Records from a data collection:
┄┄┄┄┄┄

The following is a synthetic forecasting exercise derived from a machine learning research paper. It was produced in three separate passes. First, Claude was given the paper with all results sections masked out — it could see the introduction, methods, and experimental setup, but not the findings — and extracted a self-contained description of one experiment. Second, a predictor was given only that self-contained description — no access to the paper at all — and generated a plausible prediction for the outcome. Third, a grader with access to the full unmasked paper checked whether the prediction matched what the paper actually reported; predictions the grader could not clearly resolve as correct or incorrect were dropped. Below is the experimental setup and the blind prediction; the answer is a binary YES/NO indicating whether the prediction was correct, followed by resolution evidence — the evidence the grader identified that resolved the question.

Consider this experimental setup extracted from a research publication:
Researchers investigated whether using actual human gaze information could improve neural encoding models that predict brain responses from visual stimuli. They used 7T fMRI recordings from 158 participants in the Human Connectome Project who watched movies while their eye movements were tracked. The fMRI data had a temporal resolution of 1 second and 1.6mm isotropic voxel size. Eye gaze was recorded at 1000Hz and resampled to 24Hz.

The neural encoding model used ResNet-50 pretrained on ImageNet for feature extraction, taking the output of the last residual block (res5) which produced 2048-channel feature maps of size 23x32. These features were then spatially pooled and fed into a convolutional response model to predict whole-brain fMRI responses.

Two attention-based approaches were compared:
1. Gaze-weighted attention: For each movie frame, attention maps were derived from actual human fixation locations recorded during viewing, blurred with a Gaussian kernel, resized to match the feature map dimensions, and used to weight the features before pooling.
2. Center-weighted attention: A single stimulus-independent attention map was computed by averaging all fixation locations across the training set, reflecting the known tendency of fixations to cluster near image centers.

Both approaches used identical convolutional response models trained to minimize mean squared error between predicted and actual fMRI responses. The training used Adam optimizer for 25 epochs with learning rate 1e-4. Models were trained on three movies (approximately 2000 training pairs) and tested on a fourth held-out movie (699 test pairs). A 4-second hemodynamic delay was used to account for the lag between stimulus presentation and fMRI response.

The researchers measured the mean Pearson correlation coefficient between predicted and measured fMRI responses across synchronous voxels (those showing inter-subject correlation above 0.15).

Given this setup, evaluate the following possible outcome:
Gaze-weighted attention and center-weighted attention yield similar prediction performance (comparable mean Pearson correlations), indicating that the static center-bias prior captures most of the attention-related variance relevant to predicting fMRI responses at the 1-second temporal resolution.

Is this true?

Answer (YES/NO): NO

┄┄┄┄┄┄

* **YOUR OBJECTIVE**: Pick each line holding "across" out of the entries above and return it.

* **RESULT OF THE TASK**:
2. Center-weighted attention: A single stimulus-independent attention map was computed by averaging all fixation locations across the training set, reflecting the known tendency of fixations to cluster near image centers.
The researchers measured the mean Pearson correlation coefficient between predicted and measured fMRI responses across synchronous voxels (those showing inter-subject correlation above 0.15).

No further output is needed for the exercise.